Das Ausführungsbeispiel nach Fig. 2.2 zeigt, daß auf die Randzonen des Stangenprofils 12 beidseitig weichelastische Ringe 13 aufgebracht sind. Die Ringe oder Hülsen 13 sitzen unter Spannung auf dem Stangenprofil 12. Damit wird im Zylinderkanal 3 ebenfalls ein Festklemmen des zylinderförmigen Profils erreicht.

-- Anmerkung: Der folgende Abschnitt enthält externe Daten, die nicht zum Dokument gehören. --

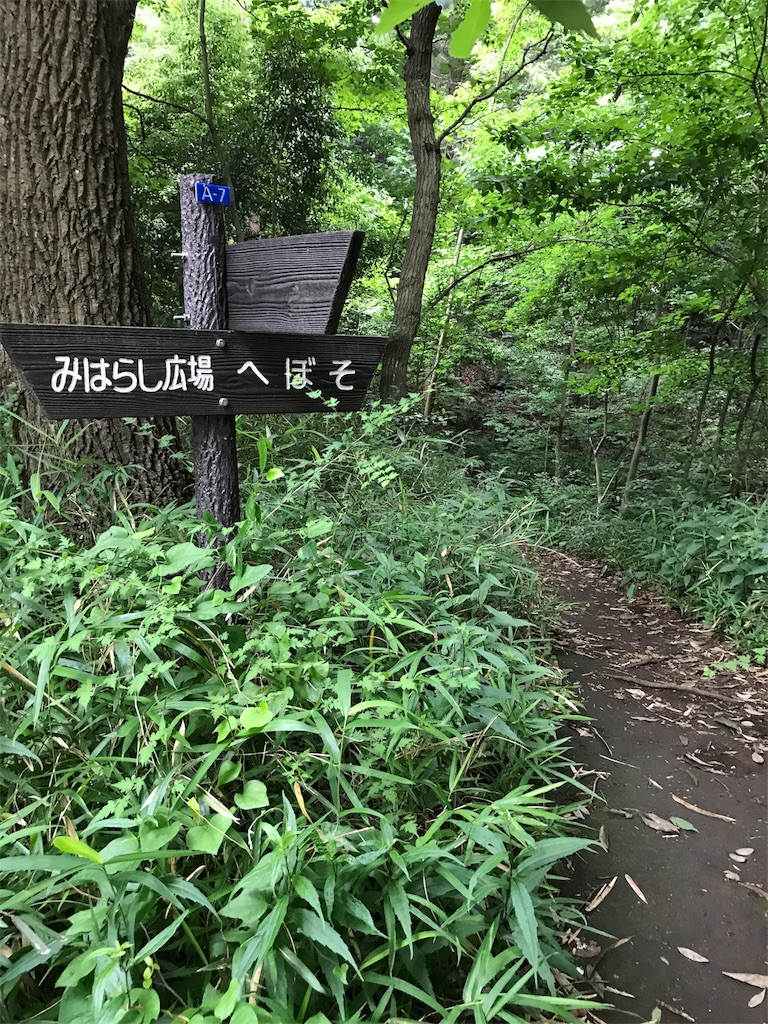 f:id:hatakofuru:20170702063625j:image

Die Härte der Ringe 14 entspricht etwa der Härte des Stangenprofils 12.
Im Übrigen werden bezüglich der Ausführungsbeispiele nach den Fig. 2.1 und 2.2 die Ausführungen zu dem ersten Beispiel nach den Fig. 1, 2 und 3, 4 in Bezug genommen.

Claims (14)

1. Kanalabdeckung für einen Zylinderkanal eines Zylinders, insbesondere eines Gummituch- oder Plattenzylinders, in einer Offsetdruckmaschine, zur Verhinderung des Ein- und Austretens von Fremdstoffen in und aus dem Kanal während des Maschinenbetriebes, wobei
  • a) sich die elastisch nachgiebige Kanalabdeckung über die Länge des Zylinderkanals (3) erstreckt,
  • b) durch Andruck an den Seitenwänden des Zylinderkanals (3) die Kanalabdeckung klemmend gehalten ist
dadurch gekennzeichnet, daß
  • c) die Kanalabdeckung durch ein zylinderförmiges Profil (10; 12) aus einem elastisch nachgiebigen Material und
  • d) aus mindestens einem am zylinderförmigen Profil (10; 12) im Bereich einer Stirnseite angebrachten, den Durchmesser oder die Elastizität des Profils beeinflussenden Endstück (11; 13; 14) gebildet wird.
2. Kanalabdeckung nach Anspruch 1, dadurch gekennzeichnet, daß das zylinderförmige Profil aus einem schlauch- oder rohrförmigen Hohlzylinder (10) aus weichelastischem Material gebildet ist.
3. Kanalabdeckung nach Anspruch 2, dadurch gekennzeichnet, daß der Hohlzylinder (10) im nicht deformierten Zustand einen mittleren Außendurchmesser aufweist, der drei bis sechs mal so groß wie die mittlere Wandstärke des Hohlzylinders (10) ist.
4. Kanalabdeckung nach einem der Ansprüche 1 bis 3, dadurch gekennzeichnet, daß das Endstück als Zapfen (11) ausgebildet ist, der in dem als Hohlzylinder (10) ausgebildeten zylinderförmigen Profil sitzt und damit verklebt ist.
5. Kanalabdeckung nach einem der Ansprüche 1 bis 4, dadurch gekennzeichnet, daß das als Zapfen (11) ausgebildete Endstück aus vollem Material besteht und weniger nachgiebig als das als Hohlzylinder (10) ausgebildete zylinderförmige Profil ist.
6. Kanalabdeckung nach Anspruch 1, dadurch gekennzeichnet, daß das zylinderförmige Profil aus vollem weichelastischen Stangenprofil (12) gebildet ist.
7. Kanalabdeckung nach Anspruch 6, dadurch gekennzeichnet, daß im nicht deformierten zylinderförmigen Stangenprofil (12) an wenigstens einer Stirnseite als Endstück ein Zapfen (13) eingebracht ist.
8. Kanalabdeckung nach Anspruch 6 oder 7, dadurch gekennzeichnet, daß am zylinderförmigen Stangenprofil (12) an wenigstens einer Stirnseite als Endstück eine weichelastische deformierbare Hülse (14) angebracht ist.
9. Kanalabdeckung nach einem der vorhergehenden Ansprüche, dadurch gekennzeichnet, daß der Durchmesser des zylinderförmigen Profils (10; 12) im nicht deformierten Zustand im Bereich des Endstücks (11; 13; 14) etwa dem Durchmesser des nicht deformierten zylinderförmigen Profils (10; 12) plus der doppelten Dicke des auf einen Gummituchzylinder (1) aufgezogenen Gummituchs (2) entspricht.
10. Kanalabdeckung nach Anspruch 7, dadurch gekennzeichnet, daß der Zapfen (13) weichelastisch ist und etwa die Härte des zylinderförmigen Stangenprofils (12) aufweist.
11. Kanalabdeckung nach einem der vorhergehenden Ansprüche, dadurch gekennzeichnet, daß die Länge des als Zapfen (11; 13) oder Hülse (14) ausgebildeten Endstücks etwa der Länge der gummituchfreien Zone auf einem Gummituchzylinder (1) entspricht.
12. Kanalabdeckung nach einem der vorhergehenden Ansprüche, dadurch gekennzeichnet, daß Endstücke (11; 13; 14) beidseitig des zylinderförmigen Profils (10; 12) angebracht sind.
13. Kanalabdeckung nach einem der vorhergehenden Ansprüche, dadurch gekennzeichnet, daß der Außendurchmesser des zylinderförmigen Profils (10; 12) im nicht deformierten Zustand größer ist als die Zylinderkanalbreite am äußeren Durchmesser des Zylinders (1).